──────── Available records

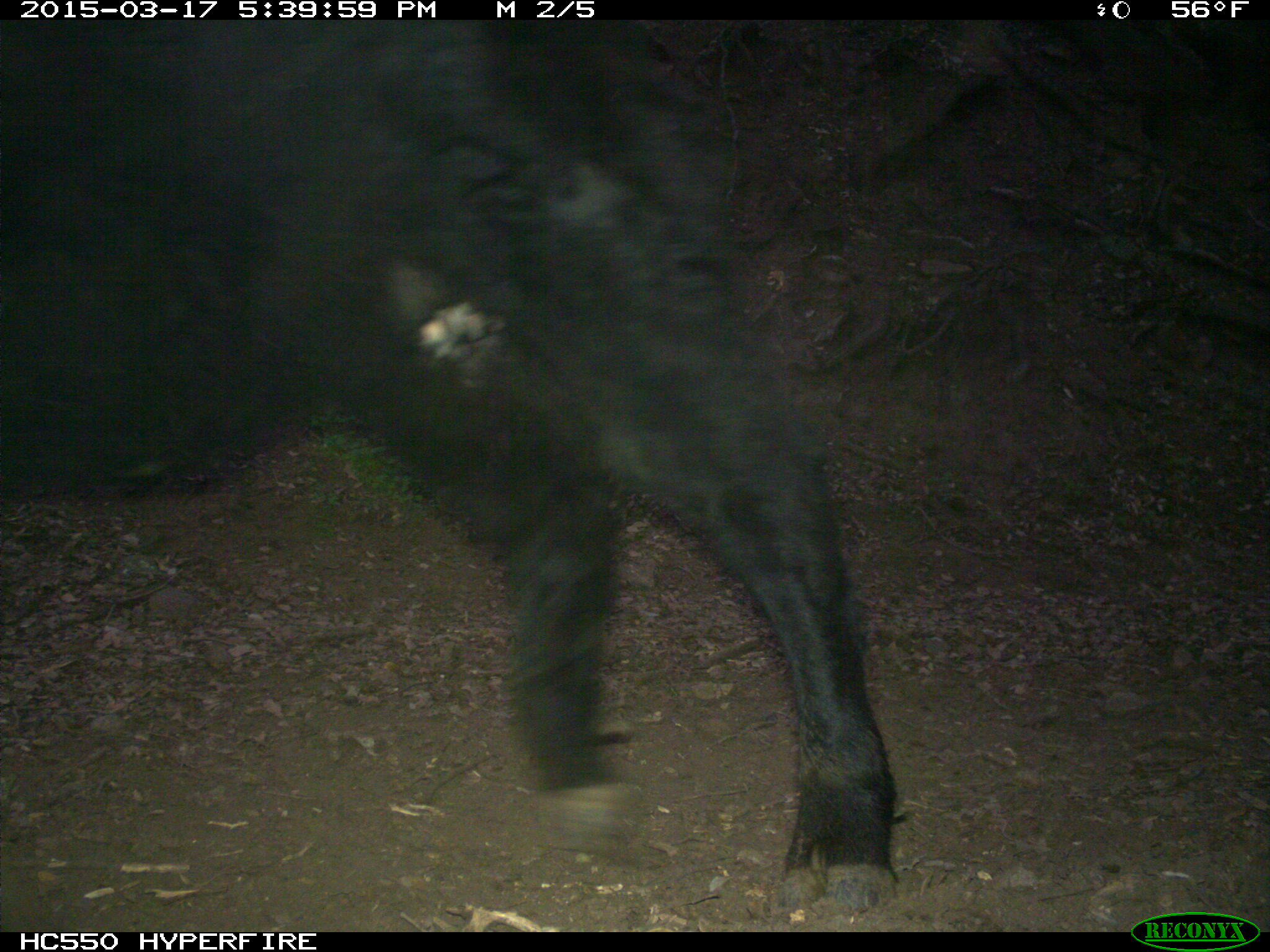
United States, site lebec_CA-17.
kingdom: Animalia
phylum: Chordata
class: Mammalia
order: Artiodactyla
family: Bovidae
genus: Bos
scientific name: Bos taurus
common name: domestic cow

────────────────

#### Brief
Everything in the listing above is to be given again exactly, apart from the pictures.

#### Problem solution
United States, site lebec_CA-17.
kingdom: Animalia
phylum: Chordata
class: Mammalia
order: Artiodactyla
family: Bovidae
genus: Bos
scientific name: Bos taurus
common name: domestic cow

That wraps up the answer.